Most retrieval-augmented generation systems pass their first two demos and fail on the third type of query. The lookup-style questions work. Then someone asks a comparative question that spans three documents, the retrieval surfaces irrelevant chunks, the model hallucinates a confident answer, and the credibility the system spent six weeks earning evaporates in a single meeting. The engineering team is rarely surprised. The chunking strategy was chosen on a Wednesday afternoon, the embedding model was the framework default, and nobody is monitoring hallucination rate against a benchmark because no benchmark exists.
The same pattern plays out in agentic systems. A multi-step agent works in scripted scenarios, then loops on an ambiguous instruction, makes a tool call it shouldn't, and writes data the team didn't expect it to touch. The result is a refund issued twice, an email sent to the wrong list, or a record updated in a way that takes the data team a week to unwind. The architecture had no boundary on what tools the agent could reach, no checkpoint where a human had to confirm, no audit trail beyond the underlying log line.
RAG architecture and agentic system design is the discipline of making those choices deliberately, upfront, before the system ships. The choices are technical: chunking strategy, embedding model, vector store, retrieval algorithm, re-ranking, agent decision boundaries, tool-use constraints, and human override points. Most teams treat them as defaults rather than as design decisions with downstream consequences measured in weeks of rework. This article walks through the choices that matter, the failure modes most teams hit, and the patterns that hold under production load.
Why The Wrong Architecture Costs More Than The Wrong Model
The dominant narrative around AI failure points at the model. Models are the visible layer, so they take the blame. The architecture underneath is what actually determines whether the system holds.
A system with strong architecture and an average model can be upgraded to a better model in an afternoon — model swap is a configuration change. A system with weak architecture and the best model on the market degrades the moment the use case widens beyond the original scope. The retrieval pipeline that returns adequate context for the first 500 documents fails when the corpus reaches 50,000. The agent that handled three tools cleanly produces unpredictable behaviour when a fourth is added. The chunking strategy that worked on FAQ-style content collapses on long-form policy documents.
The cost compounds across three axes. Rework cost — replacing a flat chunking strategy with hierarchical chunking and re-indexing a corpus is a multi-week exercise that should have been a sprint-one decision. Operational cost — a retrieval pipeline that hits the model with five irrelevant chunks per query pays the token bill for those chunks every time, and at production volume that bill compounds quickly. And credibility cost — leadership conversations after a visible AI failure are slower, more sceptical, and harder to fund. EB Pearls treats RAG and agentic system design as a P03 architecture decision precisely because the choices are difficult to reverse later and routine to make well upfront.
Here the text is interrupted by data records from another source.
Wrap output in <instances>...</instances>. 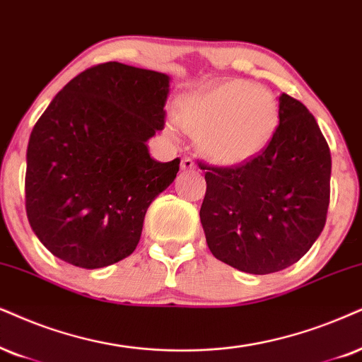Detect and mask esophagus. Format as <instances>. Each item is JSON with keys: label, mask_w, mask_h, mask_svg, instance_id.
Instances as JSON below:
<instances>
[{"label": "esophagus", "mask_w": 362, "mask_h": 362, "mask_svg": "<svg viewBox=\"0 0 362 362\" xmlns=\"http://www.w3.org/2000/svg\"><path fill=\"white\" fill-rule=\"evenodd\" d=\"M182 168H184V170H194V168H197L195 160L190 158V157L182 158Z\"/></svg>", "instance_id": "1"}]
</instances>
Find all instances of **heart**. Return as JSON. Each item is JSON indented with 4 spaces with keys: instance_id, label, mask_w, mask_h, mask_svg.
Masks as SVG:
<instances>
[{
    "instance_id": "b5f03b06",
    "label": "heart",
    "mask_w": 362,
    "mask_h": 362,
    "mask_svg": "<svg viewBox=\"0 0 362 362\" xmlns=\"http://www.w3.org/2000/svg\"><path fill=\"white\" fill-rule=\"evenodd\" d=\"M177 118L200 136L205 155L221 165L254 158L271 144L279 125V105L269 90L234 80L207 86L178 100Z\"/></svg>"
}]
</instances>
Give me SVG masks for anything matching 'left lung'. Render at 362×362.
Instances as JSON below:
<instances>
[{"label": "left lung", "instance_id": "obj_1", "mask_svg": "<svg viewBox=\"0 0 362 362\" xmlns=\"http://www.w3.org/2000/svg\"><path fill=\"white\" fill-rule=\"evenodd\" d=\"M200 221L210 252L242 272L272 274L296 264L321 235L331 197V150L299 100L279 97L271 144L234 167L200 162Z\"/></svg>", "mask_w": 362, "mask_h": 362}]
</instances>
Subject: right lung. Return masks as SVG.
Here are the masks:
<instances>
[{"label":"right lung","mask_w":362,"mask_h":362,"mask_svg":"<svg viewBox=\"0 0 362 362\" xmlns=\"http://www.w3.org/2000/svg\"><path fill=\"white\" fill-rule=\"evenodd\" d=\"M168 76L108 62L63 86L30 135L26 215L58 259L107 267L139 245L148 205L172 184L180 158H150L165 125Z\"/></svg>","instance_id":"obj_1"}]
</instances>
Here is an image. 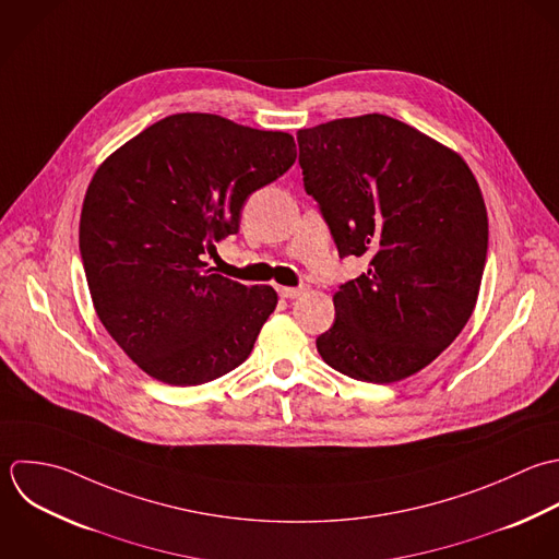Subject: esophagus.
Instances as JSON below:
<instances>
[{
  "instance_id": "esophagus-1",
  "label": "esophagus",
  "mask_w": 559,
  "mask_h": 559,
  "mask_svg": "<svg viewBox=\"0 0 559 559\" xmlns=\"http://www.w3.org/2000/svg\"><path fill=\"white\" fill-rule=\"evenodd\" d=\"M305 289H307L305 285H300V287H283V285H281V287H278V294H281L283 298H289V300H292V298H298Z\"/></svg>"
}]
</instances>
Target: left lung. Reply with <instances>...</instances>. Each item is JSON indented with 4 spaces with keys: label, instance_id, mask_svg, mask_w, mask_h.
<instances>
[{
    "label": "left lung",
    "instance_id": "obj_1",
    "mask_svg": "<svg viewBox=\"0 0 559 559\" xmlns=\"http://www.w3.org/2000/svg\"><path fill=\"white\" fill-rule=\"evenodd\" d=\"M298 147L340 257L370 259L333 296L318 353L350 379L403 381L475 311L488 252L479 182L455 150L379 112L302 128Z\"/></svg>",
    "mask_w": 559,
    "mask_h": 559
}]
</instances>
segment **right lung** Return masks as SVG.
Listing matches in <instances>:
<instances>
[{
	"mask_svg": "<svg viewBox=\"0 0 559 559\" xmlns=\"http://www.w3.org/2000/svg\"><path fill=\"white\" fill-rule=\"evenodd\" d=\"M294 160L287 132L178 112L95 169L80 213L84 274L99 322L145 374L187 388L248 359L278 294L215 274L202 254Z\"/></svg>",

What RAG and Agentic System Design Actually Is
Built to Last™ 2.0 places RAG and agentic system design in the Right Architecture pillar, alongside the Architecture Session and the Three-Horizon Test. RAG architecture is the design of how a system retrieves relevant context from a knowledge base and presents it to a model. Agentic system design is the design of how a model takes actions — calling tools, navigating workflows, making decisions — under defined constraints. Many production systems combine both. The architecture decisions split into four areas.
The retrieval pipeline
The retrieval pipeline is the part of a RAG system that turns a user query into a set of context chunks passed to the model. Four decisions inside it determine whether the system holds: chunking strategy, embedding selection, vector search configuration, and re-ranking.
Chunking strategy is the most consequential decision and the most commonly defaulted. The naive approach — split documents into fixed-length chunks of, say, 500 tokens — works on the simplest content and fails everywhere else. A clause that explains a definition is separated from the clause that uses it. A table's header is in one chunk and its rows in another. The model gets fragments and reconstructs meaning, which is exactly the load the retrieval pipeline was supposed to remove. Hierarchical chunking — chunks at the section, paragraph, and sentence level, linked so retrieval can fetch the parent context when a child matches — preserves cross-paragraph relationships. Semantic chunking, which uses embedding similarity to find natural breakpoints, performs better on long-form documents.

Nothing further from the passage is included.